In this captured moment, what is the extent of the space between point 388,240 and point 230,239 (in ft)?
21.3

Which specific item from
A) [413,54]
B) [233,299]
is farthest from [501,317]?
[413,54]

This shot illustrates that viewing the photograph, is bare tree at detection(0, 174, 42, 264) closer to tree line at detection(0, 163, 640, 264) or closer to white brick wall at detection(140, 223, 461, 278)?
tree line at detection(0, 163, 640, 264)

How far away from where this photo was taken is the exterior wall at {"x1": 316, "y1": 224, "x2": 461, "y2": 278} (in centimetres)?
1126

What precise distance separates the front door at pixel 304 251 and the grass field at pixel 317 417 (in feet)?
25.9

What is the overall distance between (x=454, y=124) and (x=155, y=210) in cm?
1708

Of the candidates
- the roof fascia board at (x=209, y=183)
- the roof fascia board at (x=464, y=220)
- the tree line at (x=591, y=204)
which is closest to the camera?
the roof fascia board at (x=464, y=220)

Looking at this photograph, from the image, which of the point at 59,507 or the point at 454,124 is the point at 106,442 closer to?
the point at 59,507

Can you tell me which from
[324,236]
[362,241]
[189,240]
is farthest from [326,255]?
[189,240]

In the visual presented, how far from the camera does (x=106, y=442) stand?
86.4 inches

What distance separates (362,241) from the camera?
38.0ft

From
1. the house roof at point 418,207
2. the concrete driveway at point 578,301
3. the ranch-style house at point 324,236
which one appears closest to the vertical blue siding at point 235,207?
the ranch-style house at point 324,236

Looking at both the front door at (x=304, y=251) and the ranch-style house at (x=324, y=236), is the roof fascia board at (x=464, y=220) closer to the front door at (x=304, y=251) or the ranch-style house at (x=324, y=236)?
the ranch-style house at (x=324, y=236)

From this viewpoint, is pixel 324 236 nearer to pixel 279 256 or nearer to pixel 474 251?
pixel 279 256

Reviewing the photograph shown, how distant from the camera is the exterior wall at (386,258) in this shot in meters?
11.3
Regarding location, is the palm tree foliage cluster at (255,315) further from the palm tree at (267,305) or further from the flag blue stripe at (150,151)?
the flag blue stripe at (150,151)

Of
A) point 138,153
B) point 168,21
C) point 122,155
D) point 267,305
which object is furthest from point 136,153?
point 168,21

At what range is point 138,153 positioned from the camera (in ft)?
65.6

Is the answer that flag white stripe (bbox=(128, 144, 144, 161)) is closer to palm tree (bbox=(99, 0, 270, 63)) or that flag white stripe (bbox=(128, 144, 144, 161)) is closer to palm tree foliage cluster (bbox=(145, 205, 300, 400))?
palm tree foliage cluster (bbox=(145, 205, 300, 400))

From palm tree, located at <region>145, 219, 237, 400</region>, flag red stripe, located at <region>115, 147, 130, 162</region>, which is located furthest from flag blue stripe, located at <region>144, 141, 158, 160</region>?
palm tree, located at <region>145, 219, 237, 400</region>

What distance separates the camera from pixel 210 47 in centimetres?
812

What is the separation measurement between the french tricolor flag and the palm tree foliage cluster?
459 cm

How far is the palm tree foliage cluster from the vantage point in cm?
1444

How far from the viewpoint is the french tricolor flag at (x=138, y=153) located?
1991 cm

==============================

### Work to do
Write down the full listing again, exactly.

### The answer
In this captured moment, what is the extent of the space between point 388,240 and point 230,239 (in ft)?
21.3

Which specific item from
A) [413,54]
B) [233,299]
is farthest from [501,317]?
[413,54]

This shot illustrates that viewing the photograph, is bare tree at detection(0, 174, 42, 264) closer to tree line at detection(0, 163, 640, 264) or closer to white brick wall at detection(140, 223, 461, 278)?
tree line at detection(0, 163, 640, 264)

How far away from where this photo was taken is the exterior wall at {"x1": 316, "y1": 224, "x2": 461, "y2": 278} (in centimetres)?
1126

What precise distance separates the front door at pixel 304 251 and the grass field at pixel 317 417 (in feet)?
25.9

What is the overall distance between (x=454, y=124) and (x=155, y=210) in cm?
1708

Of the candidates
- the roof fascia board at (x=209, y=183)
- the roof fascia board at (x=464, y=220)
- the tree line at (x=591, y=204)
which is closest to the camera?
the roof fascia board at (x=464, y=220)

Looking at this photograph, from the image, which of the point at 59,507 or the point at 454,124 is the point at 106,442 closer to?
the point at 59,507

Can you tell me which from
[324,236]
[362,241]
[189,240]
is farthest from [326,255]?
[189,240]

In the visual presented, how far from the camera does (x=106, y=442) stand?
86.4 inches

What distance separates (362,241) from the camera?
38.0ft

From
1. the house roof at point 418,207
2. the concrete driveway at point 578,301
3. the ranch-style house at point 324,236
which one appears closest to the vertical blue siding at point 235,207?
the ranch-style house at point 324,236

Looking at both the front door at (x=304, y=251) and the ranch-style house at (x=324, y=236), is the roof fascia board at (x=464, y=220) closer to the front door at (x=304, y=251) or the ranch-style house at (x=324, y=236)?
the ranch-style house at (x=324, y=236)

From this viewpoint, is pixel 324 236 nearer to pixel 279 256 or nearer to pixel 474 251?
pixel 279 256

Reviewing the photograph shown, how distant from the camera is the exterior wall at (386,258) in this shot in meters?
11.3
Regarding location, is the palm tree foliage cluster at (255,315) further from the palm tree at (267,305) or further from the flag blue stripe at (150,151)?
the flag blue stripe at (150,151)

Of
A) point 138,153
B) point 168,21
C) point 122,155
D) point 267,305
which object is furthest from point 136,153?
point 168,21

At what range is point 138,153 positioned from the camera (in ft)?
65.6

Is the answer that flag white stripe (bbox=(128, 144, 144, 161)) is closer to palm tree (bbox=(99, 0, 270, 63)) or that flag white stripe (bbox=(128, 144, 144, 161)) is closer to palm tree foliage cluster (bbox=(145, 205, 300, 400))?
palm tree foliage cluster (bbox=(145, 205, 300, 400))

From palm tree, located at <region>145, 219, 237, 400</region>, flag red stripe, located at <region>115, 147, 130, 162</region>, which is located furthest from flag blue stripe, located at <region>144, 141, 158, 160</region>?
palm tree, located at <region>145, 219, 237, 400</region>

What distance separates the camera from pixel 210 47 in centimetres?
812

What is the separation measurement between the french tricolor flag and the palm tree foliage cluster?
459 cm

How far is the palm tree foliage cluster from the vantage point in cm?
1444

How far from the viewpoint is the french tricolor flag at (x=138, y=153) located?
1991 cm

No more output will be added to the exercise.